Engineering Security

Engineering Security: Reducing Economic Risk

Mathematical analysis will play crucial role in restoring credit confidence, professors say
by Teresa Riordan

Credit market turmoil—driven by the sub-prime mortgage crisis and fueled by fallout from financial securities known as collateralized debt obligations— has led to huge banking losses in recent months and continues to rattle Wall Street.

Rene Carmona and Ronnie Sircar, two leading experts in financial mathematics at Princeton, warn that society ignores at its peril the mathematics behind the risk of financial innovations like these.

“Early successes and handsome profits are at the root of a dangerous proliferation of dubious loans that were underwritten by banks and then sanctioned by overly optimistic rating agencies,” said Carmona, whose research explores the general mathematical framework of credit risk and examines methods for assessing extreme risk. He has developed a course on rare events and extreme risks.

“Given the complexity of these instruments, it is very difficult to assess their potential downsides—to tease out and anticipate the factors that contribute to a default.”

As such, departments like operations research and financial engineering at Princeton play a crucial role in restoring confidence in the markets. “We are able to investigate financial sector innovations in a way that, because of time and profit pressures, industry players cannot,” said Sircar.

▶ _Extracted entries_
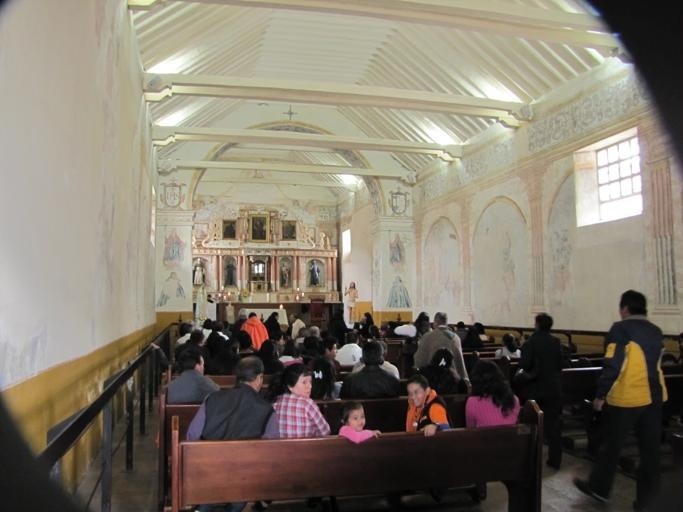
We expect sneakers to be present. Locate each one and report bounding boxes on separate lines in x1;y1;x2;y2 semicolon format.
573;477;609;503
---
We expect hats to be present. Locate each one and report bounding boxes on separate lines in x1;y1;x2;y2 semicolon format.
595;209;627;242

▶ _The tasks_
1) Translate this sentence from the article on reducing economic risk into Spanish: "As such, departments like operations research and financial engineering at Princeton play a crucial role in restoring confidence in the markets."
2) Answer the following questions using the article on reducing economic risk.
(a) Who is named as the author of the article?
(b) On what subject has Carmona developed a course?
(c) According to Sircar, what kinds of pressure prevent industry players from investigating financial sector innovations?

▶ _Answers_
1) Por ello, departamentos como el de investigación de operaciones e ingeniería financiera de Princeton desempeñan un papel crucial en el restablecimiento de la confianza en los mercados.

2)
(a) Teresa Riordan
(b) Rare events and extreme risks
(c) Time and profit pressures